Context Management Strategy
Why subagents are mandatory:
Context savings per search:
- Direct Context7: 15,000-25,000 tokens per search
- Subagent approach: 2,000-5,000 tokens per search
- Savings: 10,000-20,000 tokens per search
Across a session:
- 3 direct searches: ~60,000 tokens
- 3 subagent searches: ~12,000 tokens
- Savings: ~48,000 tokens
That's 48,000 tokens available for:
- More codebase files
- Longer conversations
- Additional library searches
- Complex implementations
Verification Checklist
Before claiming you've implemented something correctly, verify:
- Dispatched documentation-searcher agent to fetch current documentation
- Provided clear library name, topic, and what you need
- Received synthesis with API signatures
- API signatures match documentation exactly
- Patterns follow current best practices from synthesis
- No uncertainties remain about correct approach
- Can cite documentation source for key decisions
- Did NOT use Context7 MCP tools directly
If you have ANY uncertainty after receiving synthesis:
- Dispatch another documentation-searcher agent with refined topic
- Use WebSearch for supplementary info
- Ask human for clarification
Never:
- Use Context7 MCP tools directly
- Ship uncertain implementation
- Skip documentation search to "save time"
Common Mistakes
Mistake 1: "I remember this API"
❌ "I know react-query uses useQuery, let me write this..."

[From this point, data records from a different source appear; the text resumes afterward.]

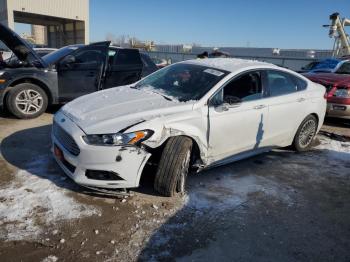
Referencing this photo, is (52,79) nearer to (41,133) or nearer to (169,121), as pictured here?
(41,133)

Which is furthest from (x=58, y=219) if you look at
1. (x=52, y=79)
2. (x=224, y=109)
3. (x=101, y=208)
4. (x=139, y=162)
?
(x=52, y=79)

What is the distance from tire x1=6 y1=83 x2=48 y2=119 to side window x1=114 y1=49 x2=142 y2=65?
6.02 feet

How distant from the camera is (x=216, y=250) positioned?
288 cm

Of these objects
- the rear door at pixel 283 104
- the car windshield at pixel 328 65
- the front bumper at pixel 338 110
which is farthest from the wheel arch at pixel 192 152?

✅ "Let me dispatch documentation-searcher agent to verify the current useQuery API..."
Why it fails: APIs change. Your memory is from training cutoff.
Mistake 2: "Subagent overhead isn't worth it"
❌ "This is just one search, I'll use Context7 directly..."
✅ "Even one search saves 15,000 tokens. Always dispatch documentation-searcher agent."
Why it fails: "Just one" becomes "just one more" throughout the session. Context compounds.
Mistake 3: "I'll verify after writing"
❌ [Writes full implementation] "Let me check if this is right..."
✅ [Dispatches documentation-searcher agent first] "Now I'll implement using verified patterns..."
Why it fails: Fixing wrong code takes longer than writing correct code once.
Integration with Other Workflows
With Test-Driven Development:
- Dispatch documentation-searcher agent BEFORE writing test
- Receive synthesis with API signatures
- Write test using documented patterns
- Implement using same synthesis
With Brainstorming:
- During design discussion, dispatch documentation-searcher agent for relevant docs
- Base design on current capabilities from synthesis
- Don't propose deprecated patterns
- Verify feasibility with current API
With Debugging:
- Dispatch documentation-searcher agent when error involves library
- Check if API usage matches synthesis patterns
- Verify you're using correct version's API
- Look for migration guides if version changed
Summary
Before implementing ANYTHING involving a library/framework:
- Recognize trigger (library name → stop)
- Dispatch documentation-searcher agent
- Provide clear library name, topic, and what you need
- Receive synthesis with API signatures and patterns
- Implement using verified patterns from synthesis
- Cite documentation source
Critical rules:
- NEVER use Context7 MCP tools directly
- ALWAYS dispatch documentation-searcher agent for documentation
- Context savings: 10,000-20,000 tokens per search
- Your training data is always outdated
- Current documentation is always more accurate
- Dispatch agent first, write code second
This is not optional. This is mandatory.